Du « toujours plus » au « toujours mieux »

Prédication prononcée le lundi 13 juillet chez les sœurs dominicaines de Beaufort. Les textes sont : Is 1,10-17 et Mt 10,3 – 11,1.

Mes sœurs, chers amis,

Permettez-moi de vous poser une colle : quel est d’après vous le slogan qui correspond le mieux à notre époque ? Sans doute s’en trouve-t-il plusieurs, mais je vous invite à en choisir un et vous donne cinq secondes pour cela, avec un joker : celui auquel je pense est suggéré par la première lecture. Vous y êtes ?

toujours plus ou toujours mieux

Je vous propose donc de reconnaître la prééminence du « toujours plus », et la parole du prophète Isaïe qui me la suggère est : « que m’importe le nombre de vos sacrifices ». Oui, toujours plus de sacrifices, toujours plus d’argent, toujours plus de biens, toujours plus de retour sur investissements, toujours plus de « followers », et j’en passe. Tout n’est pas faux dans ce toujours plus, je vais le dire tout à l’heure, mais il est le plus souvent limité et vain.

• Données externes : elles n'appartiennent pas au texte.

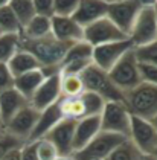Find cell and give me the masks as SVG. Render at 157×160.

Il nous propose une vision horizontale des choses, de l’ordre de l’accumulation.

Alors, je vous propose de le remplacer par un « toujours mieux ». L’avantage de ce dernier est qu’il nous donne une vision verticale de notre vie, vers l’être et non plus vers l’avoir : aller au plus profond de soi ou nous tourner vers les cieux, et donc vers Jésus. Le toujours mieux ne connaît pas lui de limites.

L’évangile nous avertit toutefois, le toujours mieux pourra nous faire rencontre bien de l’adversité : en nous-mêmes parfois, mais du côté de notre monde, de notre entourage, parfois même de nos familles et de nos amis. En effet, il nous singularise ! Il nous fait aller à contre- courant.

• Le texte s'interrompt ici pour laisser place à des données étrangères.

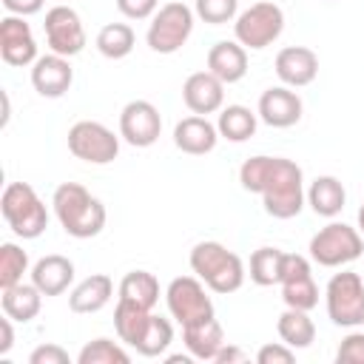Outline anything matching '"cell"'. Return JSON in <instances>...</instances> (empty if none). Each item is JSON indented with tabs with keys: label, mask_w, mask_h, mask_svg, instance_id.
Instances as JSON below:
<instances>
[{
	"label": "cell",
	"mask_w": 364,
	"mask_h": 364,
	"mask_svg": "<svg viewBox=\"0 0 364 364\" xmlns=\"http://www.w3.org/2000/svg\"><path fill=\"white\" fill-rule=\"evenodd\" d=\"M256 125L259 114H253L247 105H225L216 119L219 136H225L228 142H247L256 134Z\"/></svg>",
	"instance_id": "cell-28"
},
{
	"label": "cell",
	"mask_w": 364,
	"mask_h": 364,
	"mask_svg": "<svg viewBox=\"0 0 364 364\" xmlns=\"http://www.w3.org/2000/svg\"><path fill=\"white\" fill-rule=\"evenodd\" d=\"M151 321V310L134 304V301H125V299H117V307H114V330H117V338L128 347H136L145 327Z\"/></svg>",
	"instance_id": "cell-26"
},
{
	"label": "cell",
	"mask_w": 364,
	"mask_h": 364,
	"mask_svg": "<svg viewBox=\"0 0 364 364\" xmlns=\"http://www.w3.org/2000/svg\"><path fill=\"white\" fill-rule=\"evenodd\" d=\"M336 361L338 364H364V333L353 327V333H347L336 350Z\"/></svg>",
	"instance_id": "cell-36"
},
{
	"label": "cell",
	"mask_w": 364,
	"mask_h": 364,
	"mask_svg": "<svg viewBox=\"0 0 364 364\" xmlns=\"http://www.w3.org/2000/svg\"><path fill=\"white\" fill-rule=\"evenodd\" d=\"M23 273H28V253L14 242H3L0 245V290L20 284Z\"/></svg>",
	"instance_id": "cell-34"
},
{
	"label": "cell",
	"mask_w": 364,
	"mask_h": 364,
	"mask_svg": "<svg viewBox=\"0 0 364 364\" xmlns=\"http://www.w3.org/2000/svg\"><path fill=\"white\" fill-rule=\"evenodd\" d=\"M11 321L14 318H9L3 313V318H0V355H6L14 347V327H11Z\"/></svg>",
	"instance_id": "cell-41"
},
{
	"label": "cell",
	"mask_w": 364,
	"mask_h": 364,
	"mask_svg": "<svg viewBox=\"0 0 364 364\" xmlns=\"http://www.w3.org/2000/svg\"><path fill=\"white\" fill-rule=\"evenodd\" d=\"M0 304H3V313H6L9 318H14L17 324H28V321H34V318L40 316L43 293L37 290L34 282H31V284L20 282V284H11V287L3 290Z\"/></svg>",
	"instance_id": "cell-25"
},
{
	"label": "cell",
	"mask_w": 364,
	"mask_h": 364,
	"mask_svg": "<svg viewBox=\"0 0 364 364\" xmlns=\"http://www.w3.org/2000/svg\"><path fill=\"white\" fill-rule=\"evenodd\" d=\"M284 31V11L282 6L270 3V0H259L250 9L239 11V17L233 20V37L236 43H242L250 51H262L270 43H276Z\"/></svg>",
	"instance_id": "cell-6"
},
{
	"label": "cell",
	"mask_w": 364,
	"mask_h": 364,
	"mask_svg": "<svg viewBox=\"0 0 364 364\" xmlns=\"http://www.w3.org/2000/svg\"><path fill=\"white\" fill-rule=\"evenodd\" d=\"M68 151L88 165H111L119 156V136L97 119H80L68 128Z\"/></svg>",
	"instance_id": "cell-10"
},
{
	"label": "cell",
	"mask_w": 364,
	"mask_h": 364,
	"mask_svg": "<svg viewBox=\"0 0 364 364\" xmlns=\"http://www.w3.org/2000/svg\"><path fill=\"white\" fill-rule=\"evenodd\" d=\"M128 361H131L128 350H122L114 338H105V336L88 341L77 353V364H128Z\"/></svg>",
	"instance_id": "cell-33"
},
{
	"label": "cell",
	"mask_w": 364,
	"mask_h": 364,
	"mask_svg": "<svg viewBox=\"0 0 364 364\" xmlns=\"http://www.w3.org/2000/svg\"><path fill=\"white\" fill-rule=\"evenodd\" d=\"M162 134V117L154 102L131 100L119 111V136L134 148H151Z\"/></svg>",
	"instance_id": "cell-13"
},
{
	"label": "cell",
	"mask_w": 364,
	"mask_h": 364,
	"mask_svg": "<svg viewBox=\"0 0 364 364\" xmlns=\"http://www.w3.org/2000/svg\"><path fill=\"white\" fill-rule=\"evenodd\" d=\"M51 208L60 228L74 239H91L105 228V205L97 196H91L80 182L57 185Z\"/></svg>",
	"instance_id": "cell-2"
},
{
	"label": "cell",
	"mask_w": 364,
	"mask_h": 364,
	"mask_svg": "<svg viewBox=\"0 0 364 364\" xmlns=\"http://www.w3.org/2000/svg\"><path fill=\"white\" fill-rule=\"evenodd\" d=\"M188 262H191L193 276H199L205 282V287L219 293V296L236 293L245 284V276H247L245 262L233 250H228L222 242H199V245H193Z\"/></svg>",
	"instance_id": "cell-3"
},
{
	"label": "cell",
	"mask_w": 364,
	"mask_h": 364,
	"mask_svg": "<svg viewBox=\"0 0 364 364\" xmlns=\"http://www.w3.org/2000/svg\"><path fill=\"white\" fill-rule=\"evenodd\" d=\"M111 299H114V279L105 273H91L68 293V310L80 316H91L100 313Z\"/></svg>",
	"instance_id": "cell-21"
},
{
	"label": "cell",
	"mask_w": 364,
	"mask_h": 364,
	"mask_svg": "<svg viewBox=\"0 0 364 364\" xmlns=\"http://www.w3.org/2000/svg\"><path fill=\"white\" fill-rule=\"evenodd\" d=\"M301 97L290 88V85H273L267 91H262L259 97V119L270 128H293L301 119Z\"/></svg>",
	"instance_id": "cell-15"
},
{
	"label": "cell",
	"mask_w": 364,
	"mask_h": 364,
	"mask_svg": "<svg viewBox=\"0 0 364 364\" xmlns=\"http://www.w3.org/2000/svg\"><path fill=\"white\" fill-rule=\"evenodd\" d=\"M117 293L125 301H134V304H139L145 310H154L156 301H159V282L148 270H131V273L122 276Z\"/></svg>",
	"instance_id": "cell-29"
},
{
	"label": "cell",
	"mask_w": 364,
	"mask_h": 364,
	"mask_svg": "<svg viewBox=\"0 0 364 364\" xmlns=\"http://www.w3.org/2000/svg\"><path fill=\"white\" fill-rule=\"evenodd\" d=\"M193 17H196V11L179 0L159 6L156 14L151 17V26L145 34L148 48L156 54H176L193 31Z\"/></svg>",
	"instance_id": "cell-7"
},
{
	"label": "cell",
	"mask_w": 364,
	"mask_h": 364,
	"mask_svg": "<svg viewBox=\"0 0 364 364\" xmlns=\"http://www.w3.org/2000/svg\"><path fill=\"white\" fill-rule=\"evenodd\" d=\"M208 71L225 85L239 82L247 74V48L236 40H219L208 48Z\"/></svg>",
	"instance_id": "cell-20"
},
{
	"label": "cell",
	"mask_w": 364,
	"mask_h": 364,
	"mask_svg": "<svg viewBox=\"0 0 364 364\" xmlns=\"http://www.w3.org/2000/svg\"><path fill=\"white\" fill-rule=\"evenodd\" d=\"M43 3L46 0H3V9L17 17H31V14L43 11Z\"/></svg>",
	"instance_id": "cell-40"
},
{
	"label": "cell",
	"mask_w": 364,
	"mask_h": 364,
	"mask_svg": "<svg viewBox=\"0 0 364 364\" xmlns=\"http://www.w3.org/2000/svg\"><path fill=\"white\" fill-rule=\"evenodd\" d=\"M193 11L208 26H225L239 17V0H196Z\"/></svg>",
	"instance_id": "cell-35"
},
{
	"label": "cell",
	"mask_w": 364,
	"mask_h": 364,
	"mask_svg": "<svg viewBox=\"0 0 364 364\" xmlns=\"http://www.w3.org/2000/svg\"><path fill=\"white\" fill-rule=\"evenodd\" d=\"M216 142H219V128L208 117L191 114V117H185V119H179L173 125V145L182 154L205 156V154H210L216 148Z\"/></svg>",
	"instance_id": "cell-19"
},
{
	"label": "cell",
	"mask_w": 364,
	"mask_h": 364,
	"mask_svg": "<svg viewBox=\"0 0 364 364\" xmlns=\"http://www.w3.org/2000/svg\"><path fill=\"white\" fill-rule=\"evenodd\" d=\"M43 31H46V43L54 54L60 57H77L82 48H85V28H82V20L80 14L71 9V6H51L46 11V23H43Z\"/></svg>",
	"instance_id": "cell-11"
},
{
	"label": "cell",
	"mask_w": 364,
	"mask_h": 364,
	"mask_svg": "<svg viewBox=\"0 0 364 364\" xmlns=\"http://www.w3.org/2000/svg\"><path fill=\"white\" fill-rule=\"evenodd\" d=\"M284 250L279 247H259L250 253V282L259 287H273L282 282Z\"/></svg>",
	"instance_id": "cell-31"
},
{
	"label": "cell",
	"mask_w": 364,
	"mask_h": 364,
	"mask_svg": "<svg viewBox=\"0 0 364 364\" xmlns=\"http://www.w3.org/2000/svg\"><path fill=\"white\" fill-rule=\"evenodd\" d=\"M0 213L14 236L37 239L48 228V210L28 182H9L0 196Z\"/></svg>",
	"instance_id": "cell-4"
},
{
	"label": "cell",
	"mask_w": 364,
	"mask_h": 364,
	"mask_svg": "<svg viewBox=\"0 0 364 364\" xmlns=\"http://www.w3.org/2000/svg\"><path fill=\"white\" fill-rule=\"evenodd\" d=\"M307 250L310 259L321 267H344L364 253V236L353 225L330 222L318 233H313Z\"/></svg>",
	"instance_id": "cell-5"
},
{
	"label": "cell",
	"mask_w": 364,
	"mask_h": 364,
	"mask_svg": "<svg viewBox=\"0 0 364 364\" xmlns=\"http://www.w3.org/2000/svg\"><path fill=\"white\" fill-rule=\"evenodd\" d=\"M307 205L313 208L316 216L336 219L344 210V205H347V191H344L341 179L338 176H330V173L316 176L310 182V188H307Z\"/></svg>",
	"instance_id": "cell-24"
},
{
	"label": "cell",
	"mask_w": 364,
	"mask_h": 364,
	"mask_svg": "<svg viewBox=\"0 0 364 364\" xmlns=\"http://www.w3.org/2000/svg\"><path fill=\"white\" fill-rule=\"evenodd\" d=\"M97 51L108 60H122L134 51L136 46V34L128 23H105L100 31H97V40H94Z\"/></svg>",
	"instance_id": "cell-30"
},
{
	"label": "cell",
	"mask_w": 364,
	"mask_h": 364,
	"mask_svg": "<svg viewBox=\"0 0 364 364\" xmlns=\"http://www.w3.org/2000/svg\"><path fill=\"white\" fill-rule=\"evenodd\" d=\"M273 68H276V77L282 80V85L304 88L318 74V54L307 46H284L276 54Z\"/></svg>",
	"instance_id": "cell-17"
},
{
	"label": "cell",
	"mask_w": 364,
	"mask_h": 364,
	"mask_svg": "<svg viewBox=\"0 0 364 364\" xmlns=\"http://www.w3.org/2000/svg\"><path fill=\"white\" fill-rule=\"evenodd\" d=\"M117 9L128 20H151L159 9V0H117Z\"/></svg>",
	"instance_id": "cell-37"
},
{
	"label": "cell",
	"mask_w": 364,
	"mask_h": 364,
	"mask_svg": "<svg viewBox=\"0 0 364 364\" xmlns=\"http://www.w3.org/2000/svg\"><path fill=\"white\" fill-rule=\"evenodd\" d=\"M182 341H185V350L196 361H213L216 353L225 344V330H222V324L213 316V318H205V321L182 327Z\"/></svg>",
	"instance_id": "cell-23"
},
{
	"label": "cell",
	"mask_w": 364,
	"mask_h": 364,
	"mask_svg": "<svg viewBox=\"0 0 364 364\" xmlns=\"http://www.w3.org/2000/svg\"><path fill=\"white\" fill-rule=\"evenodd\" d=\"M182 100L191 114H216L225 108V82L210 71H193L182 82Z\"/></svg>",
	"instance_id": "cell-16"
},
{
	"label": "cell",
	"mask_w": 364,
	"mask_h": 364,
	"mask_svg": "<svg viewBox=\"0 0 364 364\" xmlns=\"http://www.w3.org/2000/svg\"><path fill=\"white\" fill-rule=\"evenodd\" d=\"M327 316L336 327H361L364 324V279L353 270L333 273L324 290Z\"/></svg>",
	"instance_id": "cell-8"
},
{
	"label": "cell",
	"mask_w": 364,
	"mask_h": 364,
	"mask_svg": "<svg viewBox=\"0 0 364 364\" xmlns=\"http://www.w3.org/2000/svg\"><path fill=\"white\" fill-rule=\"evenodd\" d=\"M165 304L171 318L179 321V327L213 318V301L205 290V282L199 276H176L171 279L168 290H165Z\"/></svg>",
	"instance_id": "cell-9"
},
{
	"label": "cell",
	"mask_w": 364,
	"mask_h": 364,
	"mask_svg": "<svg viewBox=\"0 0 364 364\" xmlns=\"http://www.w3.org/2000/svg\"><path fill=\"white\" fill-rule=\"evenodd\" d=\"M165 361H168V364H191V361H193V355H191V353H188V355L173 353V355H165Z\"/></svg>",
	"instance_id": "cell-43"
},
{
	"label": "cell",
	"mask_w": 364,
	"mask_h": 364,
	"mask_svg": "<svg viewBox=\"0 0 364 364\" xmlns=\"http://www.w3.org/2000/svg\"><path fill=\"white\" fill-rule=\"evenodd\" d=\"M0 57L11 68H26L34 65L37 60V40L26 17L9 14L0 20Z\"/></svg>",
	"instance_id": "cell-14"
},
{
	"label": "cell",
	"mask_w": 364,
	"mask_h": 364,
	"mask_svg": "<svg viewBox=\"0 0 364 364\" xmlns=\"http://www.w3.org/2000/svg\"><path fill=\"white\" fill-rule=\"evenodd\" d=\"M293 358H296V350L287 347L284 341L264 344V347H259V353H256V361H259V364H290Z\"/></svg>",
	"instance_id": "cell-38"
},
{
	"label": "cell",
	"mask_w": 364,
	"mask_h": 364,
	"mask_svg": "<svg viewBox=\"0 0 364 364\" xmlns=\"http://www.w3.org/2000/svg\"><path fill=\"white\" fill-rule=\"evenodd\" d=\"M171 341H173V324L168 318L151 313V321H148V327H145V333H142V338L134 350L145 358H156L171 347Z\"/></svg>",
	"instance_id": "cell-32"
},
{
	"label": "cell",
	"mask_w": 364,
	"mask_h": 364,
	"mask_svg": "<svg viewBox=\"0 0 364 364\" xmlns=\"http://www.w3.org/2000/svg\"><path fill=\"white\" fill-rule=\"evenodd\" d=\"M31 282L43 296H60L71 287L74 282V262L60 253H48L34 262L31 267Z\"/></svg>",
	"instance_id": "cell-22"
},
{
	"label": "cell",
	"mask_w": 364,
	"mask_h": 364,
	"mask_svg": "<svg viewBox=\"0 0 364 364\" xmlns=\"http://www.w3.org/2000/svg\"><path fill=\"white\" fill-rule=\"evenodd\" d=\"M282 299L287 307L296 310H313L318 304V284L313 279L310 259L301 253H284V267H282Z\"/></svg>",
	"instance_id": "cell-12"
},
{
	"label": "cell",
	"mask_w": 364,
	"mask_h": 364,
	"mask_svg": "<svg viewBox=\"0 0 364 364\" xmlns=\"http://www.w3.org/2000/svg\"><path fill=\"white\" fill-rule=\"evenodd\" d=\"M68 361H71L68 353L60 344H51V341L34 347L31 355H28V364H68Z\"/></svg>",
	"instance_id": "cell-39"
},
{
	"label": "cell",
	"mask_w": 364,
	"mask_h": 364,
	"mask_svg": "<svg viewBox=\"0 0 364 364\" xmlns=\"http://www.w3.org/2000/svg\"><path fill=\"white\" fill-rule=\"evenodd\" d=\"M74 82V68L68 63V57H60V54H43L34 60L31 65V85L40 97H48V100H57L63 97Z\"/></svg>",
	"instance_id": "cell-18"
},
{
	"label": "cell",
	"mask_w": 364,
	"mask_h": 364,
	"mask_svg": "<svg viewBox=\"0 0 364 364\" xmlns=\"http://www.w3.org/2000/svg\"><path fill=\"white\" fill-rule=\"evenodd\" d=\"M358 233L364 236V202H361V208H358Z\"/></svg>",
	"instance_id": "cell-44"
},
{
	"label": "cell",
	"mask_w": 364,
	"mask_h": 364,
	"mask_svg": "<svg viewBox=\"0 0 364 364\" xmlns=\"http://www.w3.org/2000/svg\"><path fill=\"white\" fill-rule=\"evenodd\" d=\"M276 333L293 350H304V347H310L316 341V324H313V318L307 316V310H296V307H287L279 316Z\"/></svg>",
	"instance_id": "cell-27"
},
{
	"label": "cell",
	"mask_w": 364,
	"mask_h": 364,
	"mask_svg": "<svg viewBox=\"0 0 364 364\" xmlns=\"http://www.w3.org/2000/svg\"><path fill=\"white\" fill-rule=\"evenodd\" d=\"M239 182L245 191L259 193L264 213L273 219H293L307 202L304 173L287 156H250L239 168Z\"/></svg>",
	"instance_id": "cell-1"
},
{
	"label": "cell",
	"mask_w": 364,
	"mask_h": 364,
	"mask_svg": "<svg viewBox=\"0 0 364 364\" xmlns=\"http://www.w3.org/2000/svg\"><path fill=\"white\" fill-rule=\"evenodd\" d=\"M213 361H216V364H239V361H247V355H245L239 347H233V344H228V341H225Z\"/></svg>",
	"instance_id": "cell-42"
}]
</instances>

D’ailleurs, me direz-vous, Jésus ne nous propose-t-il pas dans l’évangile un « toujours plus » lorsqu’il nous demande de le préférer à nos parents, à nos enfants ? Mais le toujours plus en question est d’un autre ordre que celui dont je vous parlais tout à l’heure, c’est un toujours plus d’amour : ce toujours plus est différent, il nous conduit en fait vers le « toujours mieux ».

Mes sœurs, chers amis, connaissez-vous la vraie force du toujours mieux ? Si le toujours plus ne peut concerner que quelques-uns, le toujours mieux est disponible pour chacun en tout temps et en tous lieux, quelles que soient les circonstances.

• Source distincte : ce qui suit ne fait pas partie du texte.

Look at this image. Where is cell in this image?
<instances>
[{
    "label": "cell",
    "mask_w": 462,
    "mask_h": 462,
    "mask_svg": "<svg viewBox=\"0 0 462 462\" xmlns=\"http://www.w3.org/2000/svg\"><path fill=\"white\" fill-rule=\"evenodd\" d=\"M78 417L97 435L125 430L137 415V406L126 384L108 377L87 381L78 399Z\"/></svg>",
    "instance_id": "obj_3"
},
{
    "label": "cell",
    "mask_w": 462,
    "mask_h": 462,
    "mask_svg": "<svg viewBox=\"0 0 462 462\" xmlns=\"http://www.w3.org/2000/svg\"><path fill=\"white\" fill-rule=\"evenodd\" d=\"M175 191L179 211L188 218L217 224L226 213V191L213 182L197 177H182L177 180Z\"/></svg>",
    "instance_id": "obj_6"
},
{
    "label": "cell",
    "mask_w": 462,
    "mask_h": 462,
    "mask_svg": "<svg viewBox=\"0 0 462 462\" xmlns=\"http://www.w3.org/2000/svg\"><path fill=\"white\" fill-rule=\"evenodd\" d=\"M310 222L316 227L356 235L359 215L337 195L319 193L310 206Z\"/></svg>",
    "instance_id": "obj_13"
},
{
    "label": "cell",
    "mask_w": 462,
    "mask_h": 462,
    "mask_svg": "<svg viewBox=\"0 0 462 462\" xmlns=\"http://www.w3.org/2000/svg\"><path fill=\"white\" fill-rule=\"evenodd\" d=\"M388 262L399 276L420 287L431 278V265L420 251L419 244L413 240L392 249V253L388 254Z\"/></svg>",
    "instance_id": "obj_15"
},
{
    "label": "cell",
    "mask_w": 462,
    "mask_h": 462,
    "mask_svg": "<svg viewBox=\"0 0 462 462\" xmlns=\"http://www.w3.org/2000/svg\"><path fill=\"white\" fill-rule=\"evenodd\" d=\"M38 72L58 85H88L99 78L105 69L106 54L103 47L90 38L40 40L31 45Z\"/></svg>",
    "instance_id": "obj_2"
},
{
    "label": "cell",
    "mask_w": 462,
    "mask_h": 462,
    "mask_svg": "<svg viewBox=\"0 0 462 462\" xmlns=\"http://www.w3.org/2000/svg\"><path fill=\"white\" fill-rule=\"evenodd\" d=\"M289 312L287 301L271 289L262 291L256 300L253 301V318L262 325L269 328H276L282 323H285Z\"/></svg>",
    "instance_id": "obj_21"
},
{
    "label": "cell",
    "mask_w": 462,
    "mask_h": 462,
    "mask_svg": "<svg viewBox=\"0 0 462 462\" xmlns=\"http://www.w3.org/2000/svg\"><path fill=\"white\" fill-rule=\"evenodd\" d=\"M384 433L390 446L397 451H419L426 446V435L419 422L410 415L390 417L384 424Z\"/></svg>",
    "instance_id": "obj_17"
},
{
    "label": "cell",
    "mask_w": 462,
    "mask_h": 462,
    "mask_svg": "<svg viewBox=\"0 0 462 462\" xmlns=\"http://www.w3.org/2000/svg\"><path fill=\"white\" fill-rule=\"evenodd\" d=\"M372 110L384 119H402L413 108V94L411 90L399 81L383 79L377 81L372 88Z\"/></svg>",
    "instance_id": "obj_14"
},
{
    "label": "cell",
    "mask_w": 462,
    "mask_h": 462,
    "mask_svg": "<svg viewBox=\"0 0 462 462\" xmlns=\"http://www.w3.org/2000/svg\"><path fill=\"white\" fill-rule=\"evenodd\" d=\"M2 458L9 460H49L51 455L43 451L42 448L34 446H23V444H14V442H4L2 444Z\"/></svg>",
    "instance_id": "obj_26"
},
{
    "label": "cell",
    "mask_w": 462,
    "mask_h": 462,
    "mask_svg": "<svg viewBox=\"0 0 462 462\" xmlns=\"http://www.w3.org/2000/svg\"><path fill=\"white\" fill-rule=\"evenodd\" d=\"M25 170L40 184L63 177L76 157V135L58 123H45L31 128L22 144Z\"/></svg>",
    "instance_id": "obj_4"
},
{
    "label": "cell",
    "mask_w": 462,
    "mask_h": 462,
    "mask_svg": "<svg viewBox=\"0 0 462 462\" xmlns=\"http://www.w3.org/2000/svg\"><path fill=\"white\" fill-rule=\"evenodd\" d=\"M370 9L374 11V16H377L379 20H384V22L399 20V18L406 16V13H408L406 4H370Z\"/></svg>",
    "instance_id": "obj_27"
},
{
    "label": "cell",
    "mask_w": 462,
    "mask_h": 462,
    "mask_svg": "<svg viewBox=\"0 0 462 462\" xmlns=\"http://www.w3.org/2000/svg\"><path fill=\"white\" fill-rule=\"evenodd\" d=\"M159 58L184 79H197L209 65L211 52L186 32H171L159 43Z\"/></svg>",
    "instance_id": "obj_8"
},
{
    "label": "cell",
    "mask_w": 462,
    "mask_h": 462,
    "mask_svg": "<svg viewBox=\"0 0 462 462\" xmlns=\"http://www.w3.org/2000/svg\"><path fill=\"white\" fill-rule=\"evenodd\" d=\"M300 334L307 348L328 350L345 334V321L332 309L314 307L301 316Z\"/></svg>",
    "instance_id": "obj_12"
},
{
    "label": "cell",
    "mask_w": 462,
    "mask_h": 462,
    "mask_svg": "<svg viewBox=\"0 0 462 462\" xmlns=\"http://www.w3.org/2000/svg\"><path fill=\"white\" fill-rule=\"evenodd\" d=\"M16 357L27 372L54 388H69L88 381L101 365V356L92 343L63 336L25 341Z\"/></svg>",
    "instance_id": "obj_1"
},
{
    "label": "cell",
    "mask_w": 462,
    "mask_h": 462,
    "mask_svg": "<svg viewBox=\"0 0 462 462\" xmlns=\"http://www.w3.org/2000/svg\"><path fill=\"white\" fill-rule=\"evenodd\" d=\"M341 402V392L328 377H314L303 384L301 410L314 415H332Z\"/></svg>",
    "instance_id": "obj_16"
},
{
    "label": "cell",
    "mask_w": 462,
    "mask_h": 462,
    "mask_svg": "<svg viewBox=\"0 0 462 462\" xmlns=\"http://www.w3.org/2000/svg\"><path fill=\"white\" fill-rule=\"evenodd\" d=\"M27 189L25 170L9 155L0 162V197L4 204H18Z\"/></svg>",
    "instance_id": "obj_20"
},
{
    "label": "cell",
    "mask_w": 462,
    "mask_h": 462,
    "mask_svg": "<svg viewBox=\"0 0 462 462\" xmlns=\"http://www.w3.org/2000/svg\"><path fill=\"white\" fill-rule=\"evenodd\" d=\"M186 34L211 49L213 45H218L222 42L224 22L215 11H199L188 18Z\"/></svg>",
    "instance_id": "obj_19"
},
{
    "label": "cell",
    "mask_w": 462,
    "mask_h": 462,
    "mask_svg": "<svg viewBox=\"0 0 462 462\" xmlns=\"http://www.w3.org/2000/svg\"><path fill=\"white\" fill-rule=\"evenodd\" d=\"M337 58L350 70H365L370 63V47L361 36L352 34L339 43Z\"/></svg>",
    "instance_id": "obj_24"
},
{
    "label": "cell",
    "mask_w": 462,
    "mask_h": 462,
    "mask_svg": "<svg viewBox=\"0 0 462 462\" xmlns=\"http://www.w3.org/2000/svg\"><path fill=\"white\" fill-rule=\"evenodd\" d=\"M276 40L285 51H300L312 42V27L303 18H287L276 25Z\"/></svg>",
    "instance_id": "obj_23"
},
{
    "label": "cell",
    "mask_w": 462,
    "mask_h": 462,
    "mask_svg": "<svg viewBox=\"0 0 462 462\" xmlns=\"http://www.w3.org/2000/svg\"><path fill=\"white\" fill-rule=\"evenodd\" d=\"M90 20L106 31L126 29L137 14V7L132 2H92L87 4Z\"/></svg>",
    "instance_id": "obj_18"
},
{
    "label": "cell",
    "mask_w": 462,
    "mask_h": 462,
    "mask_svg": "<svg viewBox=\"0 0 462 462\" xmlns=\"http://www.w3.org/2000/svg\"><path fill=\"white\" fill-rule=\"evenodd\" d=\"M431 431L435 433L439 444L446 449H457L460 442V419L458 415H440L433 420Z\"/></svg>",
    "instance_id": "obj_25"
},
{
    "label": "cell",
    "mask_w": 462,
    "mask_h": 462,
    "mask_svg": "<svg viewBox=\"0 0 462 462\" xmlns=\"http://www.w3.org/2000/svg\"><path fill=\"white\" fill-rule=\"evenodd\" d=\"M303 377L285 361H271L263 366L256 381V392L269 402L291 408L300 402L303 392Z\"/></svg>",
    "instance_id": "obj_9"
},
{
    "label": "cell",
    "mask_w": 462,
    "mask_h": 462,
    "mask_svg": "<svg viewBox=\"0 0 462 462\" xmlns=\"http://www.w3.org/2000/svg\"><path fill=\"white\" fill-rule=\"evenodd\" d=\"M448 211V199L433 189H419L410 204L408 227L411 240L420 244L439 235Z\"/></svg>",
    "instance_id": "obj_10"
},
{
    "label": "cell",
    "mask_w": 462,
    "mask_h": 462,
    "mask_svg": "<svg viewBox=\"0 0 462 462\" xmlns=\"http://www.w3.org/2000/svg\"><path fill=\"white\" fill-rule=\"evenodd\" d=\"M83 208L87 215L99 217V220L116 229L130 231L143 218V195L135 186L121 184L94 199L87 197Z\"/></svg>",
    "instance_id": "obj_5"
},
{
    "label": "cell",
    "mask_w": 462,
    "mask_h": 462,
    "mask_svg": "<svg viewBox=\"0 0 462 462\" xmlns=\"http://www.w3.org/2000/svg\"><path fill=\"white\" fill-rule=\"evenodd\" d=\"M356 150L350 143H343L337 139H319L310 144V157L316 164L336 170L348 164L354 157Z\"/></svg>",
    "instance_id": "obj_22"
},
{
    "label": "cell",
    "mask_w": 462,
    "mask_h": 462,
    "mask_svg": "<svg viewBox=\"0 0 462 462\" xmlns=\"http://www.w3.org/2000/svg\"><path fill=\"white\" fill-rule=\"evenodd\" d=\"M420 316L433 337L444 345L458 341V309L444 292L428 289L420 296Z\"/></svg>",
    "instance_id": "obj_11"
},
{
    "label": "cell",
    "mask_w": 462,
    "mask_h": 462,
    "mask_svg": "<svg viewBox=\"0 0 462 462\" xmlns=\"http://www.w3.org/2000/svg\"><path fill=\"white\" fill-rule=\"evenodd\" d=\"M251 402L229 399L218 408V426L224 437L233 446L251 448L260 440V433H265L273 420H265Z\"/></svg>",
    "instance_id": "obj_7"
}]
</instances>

P. S. On m’a fait remarquer, après que cette prédication ait été donnée, qu’elle s’inscrivait pleinement dans le cadre d’une certaine réflexion écologique contemporaine, issue de Laudato SI. Il se trouve que, alors que cette réflexion me touche comme en témoignent plusieurs articles de ce blog, comme en témoigne celui-ci, la prédication en question a été conçue en dehors de ce référentiel.